** ENTRIES SHOWN **
##########

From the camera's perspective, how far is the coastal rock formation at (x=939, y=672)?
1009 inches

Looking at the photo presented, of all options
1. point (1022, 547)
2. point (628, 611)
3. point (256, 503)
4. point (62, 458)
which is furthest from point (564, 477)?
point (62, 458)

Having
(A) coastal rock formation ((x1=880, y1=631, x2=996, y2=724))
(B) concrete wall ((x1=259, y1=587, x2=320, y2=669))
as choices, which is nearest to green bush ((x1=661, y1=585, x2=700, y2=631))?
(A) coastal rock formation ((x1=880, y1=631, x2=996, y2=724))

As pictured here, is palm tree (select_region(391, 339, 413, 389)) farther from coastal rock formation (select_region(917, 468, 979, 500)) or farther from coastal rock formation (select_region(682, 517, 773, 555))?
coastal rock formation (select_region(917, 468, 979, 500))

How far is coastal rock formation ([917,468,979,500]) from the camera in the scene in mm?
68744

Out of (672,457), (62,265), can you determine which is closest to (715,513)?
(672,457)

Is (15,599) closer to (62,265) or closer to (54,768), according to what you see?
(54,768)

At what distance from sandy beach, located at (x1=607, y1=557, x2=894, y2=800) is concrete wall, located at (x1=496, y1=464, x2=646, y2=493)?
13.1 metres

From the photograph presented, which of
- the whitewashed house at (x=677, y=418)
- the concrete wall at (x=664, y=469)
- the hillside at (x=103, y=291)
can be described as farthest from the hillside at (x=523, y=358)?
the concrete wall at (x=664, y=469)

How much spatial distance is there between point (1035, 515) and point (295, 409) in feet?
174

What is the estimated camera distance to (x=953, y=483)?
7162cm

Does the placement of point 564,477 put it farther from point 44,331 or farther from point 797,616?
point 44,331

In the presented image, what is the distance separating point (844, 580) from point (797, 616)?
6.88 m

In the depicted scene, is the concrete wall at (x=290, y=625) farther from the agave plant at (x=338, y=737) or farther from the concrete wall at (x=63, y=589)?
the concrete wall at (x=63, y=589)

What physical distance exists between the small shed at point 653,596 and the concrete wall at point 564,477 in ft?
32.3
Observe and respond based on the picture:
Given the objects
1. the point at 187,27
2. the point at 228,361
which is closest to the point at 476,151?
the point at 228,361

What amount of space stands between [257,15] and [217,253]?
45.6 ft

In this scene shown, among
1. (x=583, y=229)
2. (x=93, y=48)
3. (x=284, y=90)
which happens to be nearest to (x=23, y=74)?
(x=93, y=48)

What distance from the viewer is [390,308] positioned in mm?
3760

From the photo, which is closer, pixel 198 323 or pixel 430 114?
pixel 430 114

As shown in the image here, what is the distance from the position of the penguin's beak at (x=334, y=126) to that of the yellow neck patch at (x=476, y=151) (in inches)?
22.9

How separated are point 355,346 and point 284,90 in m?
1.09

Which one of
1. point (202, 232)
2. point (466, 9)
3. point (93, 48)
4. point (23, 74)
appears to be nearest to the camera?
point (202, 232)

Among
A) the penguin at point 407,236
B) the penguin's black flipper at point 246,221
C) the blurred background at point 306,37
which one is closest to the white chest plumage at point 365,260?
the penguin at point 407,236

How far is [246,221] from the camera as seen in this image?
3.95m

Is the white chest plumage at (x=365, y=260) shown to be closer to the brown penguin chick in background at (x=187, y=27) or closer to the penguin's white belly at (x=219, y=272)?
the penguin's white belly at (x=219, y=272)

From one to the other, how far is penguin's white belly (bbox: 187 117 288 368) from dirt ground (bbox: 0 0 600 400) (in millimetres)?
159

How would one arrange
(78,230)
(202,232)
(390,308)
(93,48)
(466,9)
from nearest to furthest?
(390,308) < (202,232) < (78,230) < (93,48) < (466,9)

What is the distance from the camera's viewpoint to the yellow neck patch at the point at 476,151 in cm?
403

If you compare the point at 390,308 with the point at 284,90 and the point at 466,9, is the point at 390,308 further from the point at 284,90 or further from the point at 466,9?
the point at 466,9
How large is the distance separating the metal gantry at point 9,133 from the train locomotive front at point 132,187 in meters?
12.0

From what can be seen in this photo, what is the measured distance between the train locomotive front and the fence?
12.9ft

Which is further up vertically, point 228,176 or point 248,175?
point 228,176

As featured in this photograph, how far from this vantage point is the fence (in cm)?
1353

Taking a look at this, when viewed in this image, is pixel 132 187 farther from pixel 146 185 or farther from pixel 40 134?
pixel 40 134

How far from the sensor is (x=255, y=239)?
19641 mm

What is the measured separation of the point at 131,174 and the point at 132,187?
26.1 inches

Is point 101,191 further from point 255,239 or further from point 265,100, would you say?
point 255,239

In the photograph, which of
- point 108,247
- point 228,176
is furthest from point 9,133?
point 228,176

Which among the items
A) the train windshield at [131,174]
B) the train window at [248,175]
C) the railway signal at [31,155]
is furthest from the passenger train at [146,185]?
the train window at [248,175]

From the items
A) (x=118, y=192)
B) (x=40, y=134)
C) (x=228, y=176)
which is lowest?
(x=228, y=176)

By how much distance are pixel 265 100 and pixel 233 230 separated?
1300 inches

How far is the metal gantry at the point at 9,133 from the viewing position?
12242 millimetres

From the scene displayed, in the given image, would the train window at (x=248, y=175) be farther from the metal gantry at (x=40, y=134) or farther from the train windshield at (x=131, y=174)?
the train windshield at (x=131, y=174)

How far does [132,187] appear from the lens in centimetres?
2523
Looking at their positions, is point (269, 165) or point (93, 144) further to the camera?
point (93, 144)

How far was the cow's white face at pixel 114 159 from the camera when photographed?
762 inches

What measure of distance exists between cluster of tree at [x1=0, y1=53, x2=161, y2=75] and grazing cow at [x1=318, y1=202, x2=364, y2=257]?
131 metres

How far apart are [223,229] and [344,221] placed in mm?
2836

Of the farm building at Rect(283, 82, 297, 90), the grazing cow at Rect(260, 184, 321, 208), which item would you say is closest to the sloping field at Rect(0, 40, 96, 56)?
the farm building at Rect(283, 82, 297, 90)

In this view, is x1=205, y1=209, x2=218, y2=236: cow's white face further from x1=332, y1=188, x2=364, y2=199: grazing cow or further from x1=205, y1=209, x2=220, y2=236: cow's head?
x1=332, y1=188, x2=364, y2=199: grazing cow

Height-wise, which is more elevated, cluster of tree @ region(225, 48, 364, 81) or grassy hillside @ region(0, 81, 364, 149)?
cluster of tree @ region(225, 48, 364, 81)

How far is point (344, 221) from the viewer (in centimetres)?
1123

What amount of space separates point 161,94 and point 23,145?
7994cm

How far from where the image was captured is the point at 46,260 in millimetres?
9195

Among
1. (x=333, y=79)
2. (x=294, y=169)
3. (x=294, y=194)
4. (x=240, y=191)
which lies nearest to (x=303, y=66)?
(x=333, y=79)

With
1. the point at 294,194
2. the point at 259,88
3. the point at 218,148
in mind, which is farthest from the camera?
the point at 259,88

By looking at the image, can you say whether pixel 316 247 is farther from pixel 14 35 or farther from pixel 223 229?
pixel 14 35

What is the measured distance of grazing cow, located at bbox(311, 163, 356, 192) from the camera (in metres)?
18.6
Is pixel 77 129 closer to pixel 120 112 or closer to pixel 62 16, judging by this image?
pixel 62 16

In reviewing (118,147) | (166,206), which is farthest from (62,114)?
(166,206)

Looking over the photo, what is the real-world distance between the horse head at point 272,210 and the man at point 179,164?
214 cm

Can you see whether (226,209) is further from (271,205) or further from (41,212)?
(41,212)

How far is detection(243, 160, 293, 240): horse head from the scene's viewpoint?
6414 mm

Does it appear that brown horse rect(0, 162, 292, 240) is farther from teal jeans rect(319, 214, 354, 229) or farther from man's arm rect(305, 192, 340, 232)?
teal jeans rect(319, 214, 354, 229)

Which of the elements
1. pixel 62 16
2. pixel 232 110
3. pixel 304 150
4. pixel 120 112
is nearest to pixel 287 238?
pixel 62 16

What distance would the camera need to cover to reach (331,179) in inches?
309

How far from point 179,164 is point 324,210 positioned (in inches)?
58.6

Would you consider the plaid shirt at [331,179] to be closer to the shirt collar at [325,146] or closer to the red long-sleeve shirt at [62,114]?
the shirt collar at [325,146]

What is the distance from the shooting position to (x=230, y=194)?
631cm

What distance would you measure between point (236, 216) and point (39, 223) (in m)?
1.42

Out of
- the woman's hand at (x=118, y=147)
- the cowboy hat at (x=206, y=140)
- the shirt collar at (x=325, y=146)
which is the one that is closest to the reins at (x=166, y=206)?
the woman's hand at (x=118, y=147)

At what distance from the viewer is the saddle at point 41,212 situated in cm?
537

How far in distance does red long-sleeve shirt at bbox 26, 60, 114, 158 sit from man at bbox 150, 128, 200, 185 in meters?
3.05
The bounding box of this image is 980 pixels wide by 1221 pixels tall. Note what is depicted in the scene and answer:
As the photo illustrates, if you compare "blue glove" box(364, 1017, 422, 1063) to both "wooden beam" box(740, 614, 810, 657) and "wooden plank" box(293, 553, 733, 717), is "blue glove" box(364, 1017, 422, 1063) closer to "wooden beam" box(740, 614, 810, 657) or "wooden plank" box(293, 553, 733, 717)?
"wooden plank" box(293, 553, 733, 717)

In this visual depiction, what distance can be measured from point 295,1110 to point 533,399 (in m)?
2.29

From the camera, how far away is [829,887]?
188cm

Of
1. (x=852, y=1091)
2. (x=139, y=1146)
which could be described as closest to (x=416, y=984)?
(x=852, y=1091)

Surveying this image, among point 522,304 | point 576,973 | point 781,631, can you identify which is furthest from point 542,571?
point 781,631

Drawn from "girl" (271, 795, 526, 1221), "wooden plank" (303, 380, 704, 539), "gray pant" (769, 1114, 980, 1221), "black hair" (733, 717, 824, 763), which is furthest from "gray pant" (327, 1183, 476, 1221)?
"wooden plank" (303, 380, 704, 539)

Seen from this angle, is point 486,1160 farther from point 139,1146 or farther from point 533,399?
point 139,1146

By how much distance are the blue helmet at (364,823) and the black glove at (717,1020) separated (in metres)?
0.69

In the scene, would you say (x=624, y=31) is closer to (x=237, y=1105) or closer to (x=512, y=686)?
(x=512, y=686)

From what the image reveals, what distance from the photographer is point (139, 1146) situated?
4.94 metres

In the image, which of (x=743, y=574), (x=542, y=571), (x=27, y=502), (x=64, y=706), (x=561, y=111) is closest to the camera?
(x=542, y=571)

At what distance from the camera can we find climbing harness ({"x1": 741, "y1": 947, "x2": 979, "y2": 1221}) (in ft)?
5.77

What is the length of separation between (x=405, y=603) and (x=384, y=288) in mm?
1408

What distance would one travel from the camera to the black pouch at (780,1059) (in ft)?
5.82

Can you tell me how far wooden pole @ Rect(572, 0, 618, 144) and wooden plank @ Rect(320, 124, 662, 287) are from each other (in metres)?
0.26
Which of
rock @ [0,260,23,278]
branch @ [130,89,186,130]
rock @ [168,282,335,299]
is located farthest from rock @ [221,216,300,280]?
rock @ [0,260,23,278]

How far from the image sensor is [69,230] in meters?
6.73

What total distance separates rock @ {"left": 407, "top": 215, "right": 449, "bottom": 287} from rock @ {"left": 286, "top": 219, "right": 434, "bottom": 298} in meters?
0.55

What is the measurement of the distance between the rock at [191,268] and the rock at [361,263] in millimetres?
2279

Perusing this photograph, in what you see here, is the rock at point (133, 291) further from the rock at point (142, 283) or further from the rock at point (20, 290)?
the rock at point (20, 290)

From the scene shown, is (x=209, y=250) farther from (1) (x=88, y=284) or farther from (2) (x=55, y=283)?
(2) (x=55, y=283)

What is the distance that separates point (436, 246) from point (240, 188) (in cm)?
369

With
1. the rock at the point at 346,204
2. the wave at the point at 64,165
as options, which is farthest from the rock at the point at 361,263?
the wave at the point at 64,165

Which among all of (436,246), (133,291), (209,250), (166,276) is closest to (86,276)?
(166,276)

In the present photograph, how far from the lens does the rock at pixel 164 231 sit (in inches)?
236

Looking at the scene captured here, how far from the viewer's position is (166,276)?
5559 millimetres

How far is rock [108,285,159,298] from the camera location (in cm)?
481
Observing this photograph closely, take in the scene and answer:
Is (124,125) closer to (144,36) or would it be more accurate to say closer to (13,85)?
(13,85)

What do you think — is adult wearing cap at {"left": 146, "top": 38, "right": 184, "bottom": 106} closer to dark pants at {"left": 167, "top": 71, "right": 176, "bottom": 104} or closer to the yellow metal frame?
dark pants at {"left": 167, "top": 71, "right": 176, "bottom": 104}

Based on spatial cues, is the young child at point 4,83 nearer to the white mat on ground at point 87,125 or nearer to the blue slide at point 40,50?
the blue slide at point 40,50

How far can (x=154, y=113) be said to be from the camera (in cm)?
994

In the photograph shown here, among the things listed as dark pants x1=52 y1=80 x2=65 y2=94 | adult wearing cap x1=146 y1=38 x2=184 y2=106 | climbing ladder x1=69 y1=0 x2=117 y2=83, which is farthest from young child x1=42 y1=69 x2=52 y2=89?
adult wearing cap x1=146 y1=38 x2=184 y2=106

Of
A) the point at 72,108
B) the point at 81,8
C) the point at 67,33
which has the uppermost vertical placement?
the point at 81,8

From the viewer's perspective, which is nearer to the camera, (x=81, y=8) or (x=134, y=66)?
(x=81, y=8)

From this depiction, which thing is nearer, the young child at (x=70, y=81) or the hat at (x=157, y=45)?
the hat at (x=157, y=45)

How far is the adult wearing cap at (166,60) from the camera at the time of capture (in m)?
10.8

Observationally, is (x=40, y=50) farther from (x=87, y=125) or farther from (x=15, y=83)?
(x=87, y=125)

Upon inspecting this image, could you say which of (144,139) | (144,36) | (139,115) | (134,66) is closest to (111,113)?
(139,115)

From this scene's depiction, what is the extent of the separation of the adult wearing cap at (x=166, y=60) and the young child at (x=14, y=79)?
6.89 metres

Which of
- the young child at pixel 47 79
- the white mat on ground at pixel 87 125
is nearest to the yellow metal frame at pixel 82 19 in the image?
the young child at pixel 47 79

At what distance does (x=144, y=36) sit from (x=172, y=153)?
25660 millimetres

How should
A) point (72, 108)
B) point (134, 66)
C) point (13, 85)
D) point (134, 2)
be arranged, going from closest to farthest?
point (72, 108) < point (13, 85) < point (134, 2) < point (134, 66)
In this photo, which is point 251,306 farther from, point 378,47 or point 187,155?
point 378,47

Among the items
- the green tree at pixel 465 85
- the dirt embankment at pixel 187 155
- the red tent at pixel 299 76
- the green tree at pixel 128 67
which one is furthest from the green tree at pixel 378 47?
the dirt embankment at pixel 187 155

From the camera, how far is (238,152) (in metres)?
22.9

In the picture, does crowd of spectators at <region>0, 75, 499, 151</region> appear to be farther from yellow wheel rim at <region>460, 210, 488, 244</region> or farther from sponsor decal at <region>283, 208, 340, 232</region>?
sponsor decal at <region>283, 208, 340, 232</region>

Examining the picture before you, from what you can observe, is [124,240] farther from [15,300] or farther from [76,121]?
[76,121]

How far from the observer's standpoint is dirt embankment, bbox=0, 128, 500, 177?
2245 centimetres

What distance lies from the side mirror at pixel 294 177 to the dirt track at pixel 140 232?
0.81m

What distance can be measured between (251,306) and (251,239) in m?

##########

** PROBLEM **
Locate the line that contains "Examining the picture", then please quote it and every line after it to the end of the entries above, exactly and with nothing else.

** PROBLEM SOLUTION **
Examining the picture before you, from what you can observe, is [124,240] farther from [15,300] or farther from [76,121]?
[76,121]

How far from the observer's standpoint is dirt embankment, bbox=0, 128, 500, 177?
2245 centimetres

What distance lies from the side mirror at pixel 294 177 to the dirt track at pixel 140 232?
0.81m

What distance can be measured between (251,306) and (251,239) in m?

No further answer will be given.